**Exercise aim:** Give back all of the data unchanged. Keep every word as it is.

**Dataset records:**
-=-=-
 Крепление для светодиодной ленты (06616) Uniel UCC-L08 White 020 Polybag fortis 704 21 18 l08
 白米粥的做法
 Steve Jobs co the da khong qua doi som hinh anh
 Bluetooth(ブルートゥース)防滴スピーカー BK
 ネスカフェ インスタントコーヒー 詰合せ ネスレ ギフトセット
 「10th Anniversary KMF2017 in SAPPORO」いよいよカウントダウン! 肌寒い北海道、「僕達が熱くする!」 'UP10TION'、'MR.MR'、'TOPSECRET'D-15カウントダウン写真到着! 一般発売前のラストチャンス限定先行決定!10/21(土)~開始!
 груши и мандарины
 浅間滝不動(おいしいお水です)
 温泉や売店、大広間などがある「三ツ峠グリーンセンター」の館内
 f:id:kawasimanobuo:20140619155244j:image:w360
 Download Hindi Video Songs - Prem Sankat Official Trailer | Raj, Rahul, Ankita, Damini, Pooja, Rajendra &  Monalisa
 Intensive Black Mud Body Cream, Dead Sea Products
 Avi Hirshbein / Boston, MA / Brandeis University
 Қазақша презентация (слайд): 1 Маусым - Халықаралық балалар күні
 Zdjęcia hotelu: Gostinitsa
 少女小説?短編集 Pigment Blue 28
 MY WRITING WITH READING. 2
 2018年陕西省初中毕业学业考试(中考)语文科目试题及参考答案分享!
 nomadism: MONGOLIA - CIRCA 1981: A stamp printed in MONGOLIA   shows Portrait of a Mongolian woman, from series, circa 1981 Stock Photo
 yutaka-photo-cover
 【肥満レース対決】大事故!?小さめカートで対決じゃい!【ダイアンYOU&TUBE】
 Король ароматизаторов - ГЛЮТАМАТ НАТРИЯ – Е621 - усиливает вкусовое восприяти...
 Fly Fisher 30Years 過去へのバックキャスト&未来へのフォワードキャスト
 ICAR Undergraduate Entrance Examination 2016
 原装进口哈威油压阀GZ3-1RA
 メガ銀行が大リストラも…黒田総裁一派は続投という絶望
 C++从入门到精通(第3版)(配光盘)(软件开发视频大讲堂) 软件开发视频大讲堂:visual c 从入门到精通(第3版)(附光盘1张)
-=-=-
**Response to this task:**
 Крепление для светодиодной ленты (06616) Uniel UCC-L08 White 020 Polybag fortis 704 21 18 l08
 白米粥的做法
 Steve Jobs co the da khong qua doi som hinh anh
 Bluetooth(ブルートゥース)防滴スピーカー BK
 ネスカフェ インスタントコーヒー 詰合せ ネスレ ギフトセット
 「10th Anniversary KMF2017 in SAPPORO」いよいよカウントダウン! 肌寒い北海道、「僕達が熱くする!」 'UP10TION'、'MR.MR'、'TOPSECRET'D-15カウントダウン写真到着! 一般発売前のラストチャンス限定先行決定!10/21(土)~開始!
 груши и мандарины
 浅間滝不動(おいしいお水です)
 温泉や売店、大広間などがある「三ツ峠グリーンセンター」の館内
 f:id:kawasimanobuo:20140619155244j:image:w360
 Download Hindi Video Songs - Prem Sankat Official Trailer | Raj, Rahul, Ankita, Damini, Pooja, Rajendra &  Monalisa
 Intensive Black Mud Body Cream, Dead Sea Products
 Avi Hirshbein / Boston, MA / Brandeis University
 Қазақша презентация (слайд): 1 Маусым - Халықаралық балалар күні
 Zdjęcia hotelu: Gostinitsa
 少女小説?短編集 Pigment Blue 28
 MY WRITING WITH READING. 2
 2018年陕西省初中毕业学业考试(中考)语文科目试题及参考答案分享!
 nomadism: MONGOLIA - CIRCA 1981: A stamp printed in MONGOLIA   shows Portrait of a Mongolian woman, from series, circa 1981 Stock Photo
 yutaka-photo-cover
 【肥満レース対決】大事故!?小さめカートで対決じゃい!【ダイアンYOU&TUBE】
 Король ароматизаторов - ГЛЮТАМАТ НАТРИЯ – Е621 - усиливает вкусовое восприяти...
 Fly Fisher 30Years 過去へのバックキャスト&未来へのフォワードキャスト
 ICAR Undergraduate Entrance Examination 2016
 原装进口哈威油压阀GZ3-1RA
 メガ銀行が大リストラも…黒田総裁一派は続投という絶望
 C++从入门到精通(第3版)(配光盘)(软件开发视频大讲堂) 软件开发视频大讲堂:visual c 从入门到精通(第3版)(附光盘1张)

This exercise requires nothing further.